PASSAGE FOR REVIEW:
_ _ _ _ _ _ _

CODE OF
FEDERAL REGULATIONS
TITLE 1--GENERAL
PROVISIONS
CHAPTER
III--ADMINISTRATIVE CONFERENCE OF THE UNITED
STATES
PART
305--RECOMMENDATIONS OF THE ADMINISTRATIVE
CONFERENCE OF THE UNITED STATES
1 C.F.R. s 305.82-2
s 305.82-2 Resolving
Disputes Under Federal Grant Programs
(Recommendation No. 82-2).
Federal grants to
governments, public service institutions and other
non- profit organizations have been conspicuous
instruments of federal policy since the 1930s.
During the past two decades the growth in the
number of federal grant programs, and the level of
resources distributed through grants, has evidenced
the expanded influence of the federal government on
the activities of these entities.
Ensuring proper conduct of
federal assistance programs has assumed increasing
importance as these extraordinarily varied programs
have proliferated. Federal domestic grant spending,
which now exceeds $100 billion annually, promotes
major social goals. Grants, and the activities they
assist, often are crucial to beneficiaries whom
Congress intends to aid and to recipients who carry
out program goals. For instance, over one-quarter
of all expenditures by state and local governments
now come from federal grants, and thousands of
smaller institutions depend on these funds for
their very existence.

_ _ _ _ _ _ _

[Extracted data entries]
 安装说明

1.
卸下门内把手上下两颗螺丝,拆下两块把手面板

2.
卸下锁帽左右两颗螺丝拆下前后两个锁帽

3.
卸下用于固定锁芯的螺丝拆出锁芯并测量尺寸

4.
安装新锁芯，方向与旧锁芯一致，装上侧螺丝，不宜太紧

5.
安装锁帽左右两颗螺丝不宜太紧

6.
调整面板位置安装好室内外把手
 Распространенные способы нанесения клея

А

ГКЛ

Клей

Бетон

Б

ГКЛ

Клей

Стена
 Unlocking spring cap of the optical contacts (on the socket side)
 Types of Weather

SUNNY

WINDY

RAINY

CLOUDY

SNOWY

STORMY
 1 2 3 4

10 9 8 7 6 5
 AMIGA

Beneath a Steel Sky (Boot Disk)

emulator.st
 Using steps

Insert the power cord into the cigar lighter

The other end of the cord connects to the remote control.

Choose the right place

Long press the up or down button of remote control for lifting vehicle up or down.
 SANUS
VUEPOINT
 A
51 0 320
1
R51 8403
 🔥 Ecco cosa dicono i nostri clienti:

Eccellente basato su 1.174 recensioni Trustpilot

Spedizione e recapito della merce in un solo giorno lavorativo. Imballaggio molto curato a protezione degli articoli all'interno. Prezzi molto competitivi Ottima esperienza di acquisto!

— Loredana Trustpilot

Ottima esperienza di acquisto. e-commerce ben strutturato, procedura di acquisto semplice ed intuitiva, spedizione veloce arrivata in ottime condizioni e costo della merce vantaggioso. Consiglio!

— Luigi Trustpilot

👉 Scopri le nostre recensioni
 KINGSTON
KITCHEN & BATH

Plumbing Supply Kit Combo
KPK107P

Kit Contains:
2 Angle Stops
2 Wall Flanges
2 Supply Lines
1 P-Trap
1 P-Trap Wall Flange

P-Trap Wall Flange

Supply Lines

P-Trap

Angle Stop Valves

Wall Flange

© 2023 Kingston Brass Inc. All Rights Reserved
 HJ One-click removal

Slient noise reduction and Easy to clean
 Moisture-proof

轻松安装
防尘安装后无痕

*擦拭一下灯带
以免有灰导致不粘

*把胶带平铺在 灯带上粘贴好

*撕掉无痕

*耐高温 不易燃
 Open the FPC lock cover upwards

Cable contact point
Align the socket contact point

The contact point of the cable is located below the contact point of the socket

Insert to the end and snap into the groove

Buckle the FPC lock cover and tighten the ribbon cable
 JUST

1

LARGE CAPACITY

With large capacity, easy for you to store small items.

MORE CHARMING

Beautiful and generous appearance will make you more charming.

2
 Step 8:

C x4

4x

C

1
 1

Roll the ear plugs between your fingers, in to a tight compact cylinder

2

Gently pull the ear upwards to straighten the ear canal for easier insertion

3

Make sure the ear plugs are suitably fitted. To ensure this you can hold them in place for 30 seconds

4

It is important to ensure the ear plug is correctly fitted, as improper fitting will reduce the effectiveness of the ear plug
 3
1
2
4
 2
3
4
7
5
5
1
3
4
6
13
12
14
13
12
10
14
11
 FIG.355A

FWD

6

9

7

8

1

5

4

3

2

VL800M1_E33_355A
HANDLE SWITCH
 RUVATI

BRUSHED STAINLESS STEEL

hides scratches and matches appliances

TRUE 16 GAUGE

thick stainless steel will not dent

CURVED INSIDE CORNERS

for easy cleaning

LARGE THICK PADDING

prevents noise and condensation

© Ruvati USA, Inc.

_ _ _ _ _ _ _

YOUR ASSIGNMENT:
According to the federal grant disputes recommendation, what share of all state and local government expenditures now comes from federal grants?

WRITTEN SOLUTION:
Over one-quarter.